Offrir une seconde vie aux vêtements et une deuxième chance aux employés, c’est l’objectif que Bis Boutique Solidaire s’est fixé. Des vêtements de marque à prix bradés, des partenariats avec différentes associations pour aider les plus démunis et un tremplin pour les salariés : en conjuguant mode et réinsertion, Bis propose un nouveau concept solidaire qui séduit les clients. Une deuxième boutique a d’ailleurs ouvert cette année dans le 9ème arrondissement.
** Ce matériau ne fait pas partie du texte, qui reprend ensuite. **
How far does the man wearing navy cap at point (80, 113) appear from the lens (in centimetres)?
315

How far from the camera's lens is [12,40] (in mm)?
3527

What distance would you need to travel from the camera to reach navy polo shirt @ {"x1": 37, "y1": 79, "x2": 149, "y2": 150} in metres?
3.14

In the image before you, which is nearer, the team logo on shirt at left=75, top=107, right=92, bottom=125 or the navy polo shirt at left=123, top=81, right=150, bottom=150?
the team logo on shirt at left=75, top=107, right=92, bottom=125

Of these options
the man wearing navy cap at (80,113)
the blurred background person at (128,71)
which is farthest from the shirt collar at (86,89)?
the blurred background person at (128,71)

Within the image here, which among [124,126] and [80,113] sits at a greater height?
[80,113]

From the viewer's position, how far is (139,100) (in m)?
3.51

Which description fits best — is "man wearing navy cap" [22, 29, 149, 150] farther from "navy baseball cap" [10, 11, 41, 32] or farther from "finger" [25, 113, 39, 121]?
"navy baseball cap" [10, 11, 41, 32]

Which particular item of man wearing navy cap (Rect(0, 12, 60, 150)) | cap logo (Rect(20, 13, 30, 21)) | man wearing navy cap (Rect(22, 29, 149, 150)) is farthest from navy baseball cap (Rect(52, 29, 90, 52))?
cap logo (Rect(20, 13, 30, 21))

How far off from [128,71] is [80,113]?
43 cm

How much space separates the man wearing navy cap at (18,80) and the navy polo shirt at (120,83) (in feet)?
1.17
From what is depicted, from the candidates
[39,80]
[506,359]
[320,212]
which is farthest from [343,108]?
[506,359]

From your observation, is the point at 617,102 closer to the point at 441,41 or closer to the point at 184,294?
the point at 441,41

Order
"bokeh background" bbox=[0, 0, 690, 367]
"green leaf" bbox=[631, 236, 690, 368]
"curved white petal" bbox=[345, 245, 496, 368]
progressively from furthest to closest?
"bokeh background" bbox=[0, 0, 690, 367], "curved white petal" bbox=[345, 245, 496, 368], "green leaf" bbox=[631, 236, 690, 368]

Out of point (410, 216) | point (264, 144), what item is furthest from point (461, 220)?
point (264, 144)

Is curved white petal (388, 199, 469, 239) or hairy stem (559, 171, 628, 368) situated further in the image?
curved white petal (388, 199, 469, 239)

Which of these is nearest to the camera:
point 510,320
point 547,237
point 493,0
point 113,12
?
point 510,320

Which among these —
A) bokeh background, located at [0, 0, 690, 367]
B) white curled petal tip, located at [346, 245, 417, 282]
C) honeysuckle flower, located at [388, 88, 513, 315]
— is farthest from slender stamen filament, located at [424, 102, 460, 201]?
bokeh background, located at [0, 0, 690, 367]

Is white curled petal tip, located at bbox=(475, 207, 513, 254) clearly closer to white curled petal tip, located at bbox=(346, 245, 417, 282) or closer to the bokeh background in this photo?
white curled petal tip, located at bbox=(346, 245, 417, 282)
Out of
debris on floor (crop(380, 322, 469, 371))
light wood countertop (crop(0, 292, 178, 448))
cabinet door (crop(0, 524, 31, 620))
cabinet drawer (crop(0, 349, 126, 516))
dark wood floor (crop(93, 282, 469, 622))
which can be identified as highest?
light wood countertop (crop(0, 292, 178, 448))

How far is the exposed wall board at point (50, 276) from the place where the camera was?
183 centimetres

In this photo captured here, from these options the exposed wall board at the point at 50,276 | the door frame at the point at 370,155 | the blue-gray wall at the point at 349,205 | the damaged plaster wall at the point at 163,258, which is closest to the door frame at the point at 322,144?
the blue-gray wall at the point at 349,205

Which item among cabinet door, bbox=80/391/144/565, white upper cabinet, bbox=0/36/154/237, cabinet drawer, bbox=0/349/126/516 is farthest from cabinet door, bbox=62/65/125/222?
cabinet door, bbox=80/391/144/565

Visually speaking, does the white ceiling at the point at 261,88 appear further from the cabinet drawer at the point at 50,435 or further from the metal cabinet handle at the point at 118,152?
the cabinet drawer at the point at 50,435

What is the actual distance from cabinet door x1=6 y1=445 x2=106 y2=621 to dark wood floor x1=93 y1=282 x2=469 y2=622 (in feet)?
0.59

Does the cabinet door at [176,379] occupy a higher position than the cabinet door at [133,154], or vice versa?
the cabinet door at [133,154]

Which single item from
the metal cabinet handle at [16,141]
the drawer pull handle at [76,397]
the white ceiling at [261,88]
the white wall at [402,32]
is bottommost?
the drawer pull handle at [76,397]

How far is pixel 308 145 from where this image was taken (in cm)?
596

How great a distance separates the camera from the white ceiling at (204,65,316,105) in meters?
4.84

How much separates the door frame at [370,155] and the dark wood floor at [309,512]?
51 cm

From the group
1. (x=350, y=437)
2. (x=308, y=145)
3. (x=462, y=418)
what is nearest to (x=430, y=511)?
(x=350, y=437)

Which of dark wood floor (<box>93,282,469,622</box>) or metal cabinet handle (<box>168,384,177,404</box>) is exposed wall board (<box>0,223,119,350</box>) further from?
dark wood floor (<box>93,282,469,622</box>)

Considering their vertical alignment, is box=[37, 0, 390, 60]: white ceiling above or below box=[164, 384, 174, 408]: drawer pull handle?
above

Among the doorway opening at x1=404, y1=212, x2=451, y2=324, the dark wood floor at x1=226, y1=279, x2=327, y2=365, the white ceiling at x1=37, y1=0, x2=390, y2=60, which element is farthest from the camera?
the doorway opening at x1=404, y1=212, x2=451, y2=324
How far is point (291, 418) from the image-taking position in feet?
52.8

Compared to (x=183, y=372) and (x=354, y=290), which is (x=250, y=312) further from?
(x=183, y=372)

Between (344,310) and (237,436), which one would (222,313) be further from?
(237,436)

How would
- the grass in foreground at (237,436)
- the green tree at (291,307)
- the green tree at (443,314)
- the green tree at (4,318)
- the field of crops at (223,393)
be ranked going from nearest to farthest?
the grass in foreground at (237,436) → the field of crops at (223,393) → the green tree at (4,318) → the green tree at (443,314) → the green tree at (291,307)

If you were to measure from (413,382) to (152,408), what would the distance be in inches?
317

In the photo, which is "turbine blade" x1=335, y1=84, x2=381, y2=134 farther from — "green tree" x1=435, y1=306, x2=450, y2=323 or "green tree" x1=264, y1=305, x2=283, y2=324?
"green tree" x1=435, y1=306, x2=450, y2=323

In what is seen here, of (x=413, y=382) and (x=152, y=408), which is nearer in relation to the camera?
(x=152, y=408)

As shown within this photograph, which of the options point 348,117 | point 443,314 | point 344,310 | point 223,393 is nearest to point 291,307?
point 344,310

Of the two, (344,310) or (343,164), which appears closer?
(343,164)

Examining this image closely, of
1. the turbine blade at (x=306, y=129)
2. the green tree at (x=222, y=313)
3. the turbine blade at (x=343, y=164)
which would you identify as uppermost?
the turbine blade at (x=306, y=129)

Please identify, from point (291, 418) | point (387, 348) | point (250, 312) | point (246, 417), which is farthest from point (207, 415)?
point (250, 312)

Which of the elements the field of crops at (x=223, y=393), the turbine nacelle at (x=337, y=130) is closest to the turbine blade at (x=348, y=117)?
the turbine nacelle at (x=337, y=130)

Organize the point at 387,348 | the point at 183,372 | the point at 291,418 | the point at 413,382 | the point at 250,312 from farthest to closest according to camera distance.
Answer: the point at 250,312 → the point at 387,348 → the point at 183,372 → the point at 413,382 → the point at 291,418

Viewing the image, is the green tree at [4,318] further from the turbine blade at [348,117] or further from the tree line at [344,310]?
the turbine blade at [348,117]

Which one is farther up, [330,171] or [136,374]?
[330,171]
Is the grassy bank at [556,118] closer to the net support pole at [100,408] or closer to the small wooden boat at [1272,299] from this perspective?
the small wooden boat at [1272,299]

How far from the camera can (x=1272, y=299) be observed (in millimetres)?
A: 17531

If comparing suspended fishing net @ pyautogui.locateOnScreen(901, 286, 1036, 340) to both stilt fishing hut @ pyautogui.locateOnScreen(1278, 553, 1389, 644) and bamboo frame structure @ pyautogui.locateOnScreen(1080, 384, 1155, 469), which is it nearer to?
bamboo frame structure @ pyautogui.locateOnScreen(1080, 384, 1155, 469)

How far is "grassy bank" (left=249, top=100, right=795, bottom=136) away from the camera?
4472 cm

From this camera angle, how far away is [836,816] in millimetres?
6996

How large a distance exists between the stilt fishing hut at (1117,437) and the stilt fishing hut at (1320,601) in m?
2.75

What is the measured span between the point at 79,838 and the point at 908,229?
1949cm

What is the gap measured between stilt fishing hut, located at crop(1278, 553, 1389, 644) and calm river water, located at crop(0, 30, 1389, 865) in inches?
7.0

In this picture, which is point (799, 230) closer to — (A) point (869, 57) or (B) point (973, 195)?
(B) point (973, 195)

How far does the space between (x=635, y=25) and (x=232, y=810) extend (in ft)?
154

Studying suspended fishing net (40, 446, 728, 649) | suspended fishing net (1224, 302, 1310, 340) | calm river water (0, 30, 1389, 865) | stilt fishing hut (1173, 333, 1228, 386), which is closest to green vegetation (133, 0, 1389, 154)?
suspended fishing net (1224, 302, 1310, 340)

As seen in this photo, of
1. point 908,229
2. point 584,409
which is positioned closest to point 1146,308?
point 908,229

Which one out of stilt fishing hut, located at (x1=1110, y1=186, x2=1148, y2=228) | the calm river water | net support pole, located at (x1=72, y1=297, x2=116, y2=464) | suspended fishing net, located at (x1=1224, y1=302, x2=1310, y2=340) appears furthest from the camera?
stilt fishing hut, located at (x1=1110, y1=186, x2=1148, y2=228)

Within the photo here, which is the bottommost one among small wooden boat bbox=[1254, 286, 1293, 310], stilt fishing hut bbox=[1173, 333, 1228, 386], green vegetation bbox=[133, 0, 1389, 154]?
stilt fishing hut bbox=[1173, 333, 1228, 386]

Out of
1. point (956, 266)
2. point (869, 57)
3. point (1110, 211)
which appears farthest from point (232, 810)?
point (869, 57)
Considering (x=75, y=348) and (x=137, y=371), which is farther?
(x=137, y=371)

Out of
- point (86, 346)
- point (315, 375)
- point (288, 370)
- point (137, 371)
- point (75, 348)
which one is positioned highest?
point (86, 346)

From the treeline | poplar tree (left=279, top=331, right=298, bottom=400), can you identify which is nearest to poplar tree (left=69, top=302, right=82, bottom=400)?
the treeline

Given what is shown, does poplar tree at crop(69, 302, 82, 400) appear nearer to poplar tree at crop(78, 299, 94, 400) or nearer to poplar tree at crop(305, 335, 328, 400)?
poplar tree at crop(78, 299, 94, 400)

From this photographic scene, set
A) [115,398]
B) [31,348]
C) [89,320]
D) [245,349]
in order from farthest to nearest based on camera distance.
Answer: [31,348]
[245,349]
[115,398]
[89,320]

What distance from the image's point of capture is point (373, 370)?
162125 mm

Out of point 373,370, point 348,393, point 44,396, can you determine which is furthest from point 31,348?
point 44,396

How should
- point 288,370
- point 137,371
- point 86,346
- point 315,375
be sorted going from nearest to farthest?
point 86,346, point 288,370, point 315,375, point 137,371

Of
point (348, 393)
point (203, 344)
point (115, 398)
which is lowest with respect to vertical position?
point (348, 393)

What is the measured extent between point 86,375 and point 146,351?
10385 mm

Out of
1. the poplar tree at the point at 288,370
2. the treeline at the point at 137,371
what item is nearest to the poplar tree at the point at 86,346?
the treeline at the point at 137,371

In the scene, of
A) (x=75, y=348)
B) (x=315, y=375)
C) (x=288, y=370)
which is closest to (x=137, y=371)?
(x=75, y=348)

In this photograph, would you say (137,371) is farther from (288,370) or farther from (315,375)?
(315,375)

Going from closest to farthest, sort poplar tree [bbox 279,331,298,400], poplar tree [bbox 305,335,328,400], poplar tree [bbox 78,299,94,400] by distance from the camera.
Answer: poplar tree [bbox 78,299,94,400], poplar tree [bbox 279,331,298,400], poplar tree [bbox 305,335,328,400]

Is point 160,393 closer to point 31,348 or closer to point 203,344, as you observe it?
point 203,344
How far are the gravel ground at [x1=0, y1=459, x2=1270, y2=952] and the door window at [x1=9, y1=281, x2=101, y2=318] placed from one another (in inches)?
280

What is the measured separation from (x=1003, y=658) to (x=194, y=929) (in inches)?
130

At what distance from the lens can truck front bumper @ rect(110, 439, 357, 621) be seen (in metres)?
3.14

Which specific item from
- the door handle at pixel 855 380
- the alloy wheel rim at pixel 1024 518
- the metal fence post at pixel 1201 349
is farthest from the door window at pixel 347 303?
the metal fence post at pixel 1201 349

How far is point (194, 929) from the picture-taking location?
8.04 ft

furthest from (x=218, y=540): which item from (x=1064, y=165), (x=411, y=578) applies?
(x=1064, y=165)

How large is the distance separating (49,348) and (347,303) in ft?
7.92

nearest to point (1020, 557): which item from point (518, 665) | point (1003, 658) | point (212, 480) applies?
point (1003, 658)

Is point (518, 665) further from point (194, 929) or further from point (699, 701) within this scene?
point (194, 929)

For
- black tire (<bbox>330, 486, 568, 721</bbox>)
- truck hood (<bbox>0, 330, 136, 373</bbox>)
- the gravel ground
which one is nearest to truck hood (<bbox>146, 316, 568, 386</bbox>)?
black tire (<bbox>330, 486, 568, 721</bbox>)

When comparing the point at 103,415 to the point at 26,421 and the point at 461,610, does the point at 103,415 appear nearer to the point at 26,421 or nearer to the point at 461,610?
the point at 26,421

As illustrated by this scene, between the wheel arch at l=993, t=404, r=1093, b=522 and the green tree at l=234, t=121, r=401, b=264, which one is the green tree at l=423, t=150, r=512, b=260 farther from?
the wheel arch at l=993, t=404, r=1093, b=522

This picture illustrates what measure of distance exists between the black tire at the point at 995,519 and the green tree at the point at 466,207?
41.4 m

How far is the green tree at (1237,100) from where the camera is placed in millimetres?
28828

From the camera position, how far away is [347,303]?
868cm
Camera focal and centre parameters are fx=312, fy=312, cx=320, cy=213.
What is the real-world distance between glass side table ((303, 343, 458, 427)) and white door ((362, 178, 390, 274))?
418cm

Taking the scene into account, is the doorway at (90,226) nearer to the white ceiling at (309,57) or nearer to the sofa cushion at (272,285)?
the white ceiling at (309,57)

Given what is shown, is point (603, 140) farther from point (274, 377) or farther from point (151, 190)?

Il est 15 heures et la boutique située au 7 faubourg du Temple est en effervescence. Serge Bassetto, le responsable de 53 ans, s’affaire pour récupérer la livraison quotidienne de vêtements. De nombreux présentoirs défilent, remplis de pièces colorées de toutes tailles. Les employés déchargent d’énormes sacs bleus Ikea, pleins à craquer. Des jupes, des pantalons, des manteaux, des sacs ou des chaussures… Tous les jours, la boutique reçoit entre 500 et 600 pièces afin de proposer un large choix à la clientèle. Quelques curieuses parcourent déjà les nouveaux vêtements qui attendent d’être rangés, avant d’être arrêtées par le responsable : « Désolé mesdames, ceux-là ne sont pas tout de suite en rayon. Il faut bien qu’il en reste pour demain ! », plaisante-t-il.

Il faut dire que le succès est au rendez-vous pour la boutique solidaire. Des clients de tous âges viennent chiner les vêtements de seconde main, séduits par les petits prix et le concept. Loin de l’image de la friperie en bazar, remplie de pièces quelquefois en mauvais état, Bis se présente comme un magasin chic, proposant une gamme très sélective de prêt-à-porter. Les vêtements sont propres, repassés et triés par taille sur les portiques. Des lampes design au plafond, des pièces lumineuses et des cadres au mur : au premier abord, on est loin de se douter que cette boutique n’est pas comme les autres.

Un large choix de vêtements est proposé aux clients, et présenté comme dans un magasin traditionnel.
Comme dans un magasin traditionnel, un large choix de vêtements et de tailles est proposé aux clients. Des collections pour femmes, hommes, enfants : il y en a pour tous les goûts.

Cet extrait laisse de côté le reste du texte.